● WHAT TO PRODUCE
As the answer, give a copy of each line below that includes the word "United".

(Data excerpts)
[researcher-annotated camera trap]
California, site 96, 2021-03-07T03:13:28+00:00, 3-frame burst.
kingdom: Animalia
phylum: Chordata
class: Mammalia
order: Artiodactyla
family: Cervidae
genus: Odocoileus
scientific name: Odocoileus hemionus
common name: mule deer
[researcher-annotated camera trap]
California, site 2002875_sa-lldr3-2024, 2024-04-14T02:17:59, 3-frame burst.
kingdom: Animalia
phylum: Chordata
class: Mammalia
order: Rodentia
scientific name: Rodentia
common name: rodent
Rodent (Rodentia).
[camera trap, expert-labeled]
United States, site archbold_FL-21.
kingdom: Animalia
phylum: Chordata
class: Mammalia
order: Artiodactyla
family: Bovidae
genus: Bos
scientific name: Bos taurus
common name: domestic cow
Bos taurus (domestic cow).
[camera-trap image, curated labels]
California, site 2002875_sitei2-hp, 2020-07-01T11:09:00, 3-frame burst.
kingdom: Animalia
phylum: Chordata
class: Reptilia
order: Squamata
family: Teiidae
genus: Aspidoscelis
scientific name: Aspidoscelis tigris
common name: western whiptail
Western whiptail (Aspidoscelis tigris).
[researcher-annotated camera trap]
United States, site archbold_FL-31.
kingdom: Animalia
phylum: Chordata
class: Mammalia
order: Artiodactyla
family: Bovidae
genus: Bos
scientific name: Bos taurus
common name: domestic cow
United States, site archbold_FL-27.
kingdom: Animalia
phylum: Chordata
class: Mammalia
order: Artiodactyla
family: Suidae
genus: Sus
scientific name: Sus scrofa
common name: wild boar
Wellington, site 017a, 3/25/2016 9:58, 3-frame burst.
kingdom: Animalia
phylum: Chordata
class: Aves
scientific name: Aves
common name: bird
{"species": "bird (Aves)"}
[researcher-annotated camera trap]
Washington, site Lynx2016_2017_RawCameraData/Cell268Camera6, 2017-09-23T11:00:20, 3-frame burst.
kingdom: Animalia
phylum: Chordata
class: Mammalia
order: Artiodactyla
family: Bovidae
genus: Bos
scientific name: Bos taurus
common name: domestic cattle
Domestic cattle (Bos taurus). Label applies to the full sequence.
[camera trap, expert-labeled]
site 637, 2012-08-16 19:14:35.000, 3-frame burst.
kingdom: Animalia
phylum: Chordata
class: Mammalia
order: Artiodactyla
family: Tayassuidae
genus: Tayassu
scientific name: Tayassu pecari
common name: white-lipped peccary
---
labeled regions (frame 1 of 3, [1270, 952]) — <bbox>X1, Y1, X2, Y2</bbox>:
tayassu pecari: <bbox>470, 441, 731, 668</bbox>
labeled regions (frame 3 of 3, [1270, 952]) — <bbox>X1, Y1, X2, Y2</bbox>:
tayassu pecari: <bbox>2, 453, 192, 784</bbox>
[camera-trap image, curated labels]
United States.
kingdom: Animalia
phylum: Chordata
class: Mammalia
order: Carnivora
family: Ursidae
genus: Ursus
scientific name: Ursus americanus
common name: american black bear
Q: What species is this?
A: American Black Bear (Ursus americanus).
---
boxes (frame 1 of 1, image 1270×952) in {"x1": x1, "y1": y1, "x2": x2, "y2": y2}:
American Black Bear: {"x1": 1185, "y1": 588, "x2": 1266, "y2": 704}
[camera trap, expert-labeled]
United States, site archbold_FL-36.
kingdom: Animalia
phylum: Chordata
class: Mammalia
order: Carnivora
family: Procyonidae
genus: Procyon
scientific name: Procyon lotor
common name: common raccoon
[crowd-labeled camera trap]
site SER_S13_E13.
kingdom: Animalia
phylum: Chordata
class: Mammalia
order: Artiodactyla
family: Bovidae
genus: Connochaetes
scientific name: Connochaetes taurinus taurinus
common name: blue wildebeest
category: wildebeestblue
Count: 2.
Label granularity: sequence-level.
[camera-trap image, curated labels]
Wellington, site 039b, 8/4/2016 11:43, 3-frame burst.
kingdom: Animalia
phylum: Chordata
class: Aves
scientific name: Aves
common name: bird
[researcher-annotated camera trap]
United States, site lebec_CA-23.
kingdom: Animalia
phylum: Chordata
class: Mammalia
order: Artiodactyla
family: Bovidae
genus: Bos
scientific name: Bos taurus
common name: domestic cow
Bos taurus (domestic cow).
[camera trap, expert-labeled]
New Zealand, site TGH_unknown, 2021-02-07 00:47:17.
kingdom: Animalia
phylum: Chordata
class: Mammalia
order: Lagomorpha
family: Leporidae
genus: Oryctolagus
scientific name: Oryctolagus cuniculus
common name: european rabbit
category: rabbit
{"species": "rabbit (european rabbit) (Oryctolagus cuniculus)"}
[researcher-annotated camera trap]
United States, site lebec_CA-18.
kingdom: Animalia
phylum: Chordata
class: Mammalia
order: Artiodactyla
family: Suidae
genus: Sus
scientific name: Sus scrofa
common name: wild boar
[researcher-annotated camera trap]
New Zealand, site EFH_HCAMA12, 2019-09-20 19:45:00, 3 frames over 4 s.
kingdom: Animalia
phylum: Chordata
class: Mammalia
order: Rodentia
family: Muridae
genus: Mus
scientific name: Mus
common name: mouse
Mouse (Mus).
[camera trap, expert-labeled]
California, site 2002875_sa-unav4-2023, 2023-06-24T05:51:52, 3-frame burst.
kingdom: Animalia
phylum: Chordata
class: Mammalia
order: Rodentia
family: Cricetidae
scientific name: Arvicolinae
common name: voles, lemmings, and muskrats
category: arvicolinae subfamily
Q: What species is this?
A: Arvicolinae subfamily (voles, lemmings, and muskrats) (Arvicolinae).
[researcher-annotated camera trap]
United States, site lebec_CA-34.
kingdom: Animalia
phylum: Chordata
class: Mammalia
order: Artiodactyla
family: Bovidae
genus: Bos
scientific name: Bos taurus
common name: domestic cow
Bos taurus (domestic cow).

● SOLUTION TO THE PROBLEM
United States, site archbold_FL-21.
United States, site archbold_FL-31.
United States, site archbold_FL-27.
United States.
United States, site archbold_FL-36.
United States, site lebec_CA-23.
United States, site lebec_CA-18.
United States, site lebec_CA-34.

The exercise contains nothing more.